### PROMPT:
Write out word for word the records starting at the line that contains "How far away" and ending with the final line of the records.

### MATERIAL FOR THE TASK:
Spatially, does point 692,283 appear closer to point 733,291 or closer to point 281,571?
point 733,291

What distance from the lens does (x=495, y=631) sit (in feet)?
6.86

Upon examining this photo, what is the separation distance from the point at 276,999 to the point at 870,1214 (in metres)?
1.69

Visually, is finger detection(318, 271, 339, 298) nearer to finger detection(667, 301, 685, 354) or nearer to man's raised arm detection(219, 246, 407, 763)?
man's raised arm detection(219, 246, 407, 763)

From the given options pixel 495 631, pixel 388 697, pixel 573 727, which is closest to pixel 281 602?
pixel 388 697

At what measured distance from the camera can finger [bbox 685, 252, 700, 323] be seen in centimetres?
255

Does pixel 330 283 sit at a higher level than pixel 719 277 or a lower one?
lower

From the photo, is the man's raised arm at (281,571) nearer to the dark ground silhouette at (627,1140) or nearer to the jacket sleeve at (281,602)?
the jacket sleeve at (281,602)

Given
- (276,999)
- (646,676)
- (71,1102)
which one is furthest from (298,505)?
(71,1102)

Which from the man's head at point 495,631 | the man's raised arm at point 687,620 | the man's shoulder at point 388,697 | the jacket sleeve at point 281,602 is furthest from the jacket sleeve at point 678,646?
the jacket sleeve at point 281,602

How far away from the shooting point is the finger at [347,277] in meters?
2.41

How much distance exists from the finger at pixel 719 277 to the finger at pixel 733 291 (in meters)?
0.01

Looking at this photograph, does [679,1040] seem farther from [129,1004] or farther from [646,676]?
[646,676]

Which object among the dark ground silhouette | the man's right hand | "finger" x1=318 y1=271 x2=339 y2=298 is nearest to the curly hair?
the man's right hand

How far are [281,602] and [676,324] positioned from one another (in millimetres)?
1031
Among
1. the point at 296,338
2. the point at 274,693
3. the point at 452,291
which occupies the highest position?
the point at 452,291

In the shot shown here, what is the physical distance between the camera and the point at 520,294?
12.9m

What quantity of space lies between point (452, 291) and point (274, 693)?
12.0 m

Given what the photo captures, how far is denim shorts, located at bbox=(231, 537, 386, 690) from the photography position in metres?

### EXPECTED ANSWER:
How far away from the shooting point is the finger at [347,277] in meters?
2.41

How much distance exists from the finger at pixel 719 277 to the finger at pixel 733 291 (in meters)?
0.01

Looking at this photograph, does [679,1040] seem farther from [129,1004] or farther from [646,676]?
[646,676]

Which object among the dark ground silhouette | the man's right hand | "finger" x1=318 y1=271 x2=339 y2=298 is nearest to the curly hair?
the man's right hand

How far are [281,602] and [676,324] positioned from one another (in millimetres)?
1031
Among
1. the point at 296,338
2. the point at 274,693
3. the point at 452,291
which occupies the highest position?
the point at 452,291

In the shot shown here, what is the physical distance between the camera and the point at 520,294?
12.9m

What quantity of space lies between point (452, 291) and point (274, 693)?
12.0 m

Given what the photo captures, how far is denim shorts, located at bbox=(231, 537, 386, 690) from the photography position in metres?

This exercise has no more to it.